2 August 2024, Friday

1:00pm – 1:15pm

Meeting room 4.4, Level 4
School of Computing and
Information Systems 1, 
Singapore Management University, 
80 Stamford Road,
Singapore 178902

We look forward to seeing you at this research seminar.

Please register by 1 August 2024.

About the Talk

Justification is an explanation that supports the veracity assigned to a claim in fact-checking. However, the task of justification generation has been previously oversimplified as summarization of a fact-check article authored by fact- checkers. Therefore, we propose a realistic approach to generate justification based on retrieved evidence.
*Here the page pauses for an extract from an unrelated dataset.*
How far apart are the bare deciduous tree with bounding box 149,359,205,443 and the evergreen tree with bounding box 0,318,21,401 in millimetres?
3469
We present a new benchmark dataset called ExClaim (for Explainable fact-checking of real-world Claims), and introduce JustiLM, a novel few-shot Justification generation based on retrieval-augmented Language Model by using fact-check articles as an auxiliary resource during training only. Experiments show that JustiLM achieves promising performance in justification generation compared to strong baselines, and can also enhance veracity classification with a straightforward extension.

This is a Pre-Conference talk for The 62nd Annual Meeting of the Association for Computational Linguistics (ACL 2024).
 

About the Speaker

Fengzhu ZENG is currently a Ph.D. candidate at School of Computing and Information Systems, Singapore Management University. Her research interests intersect natural language processing, computational fact-checking and low-resource learning.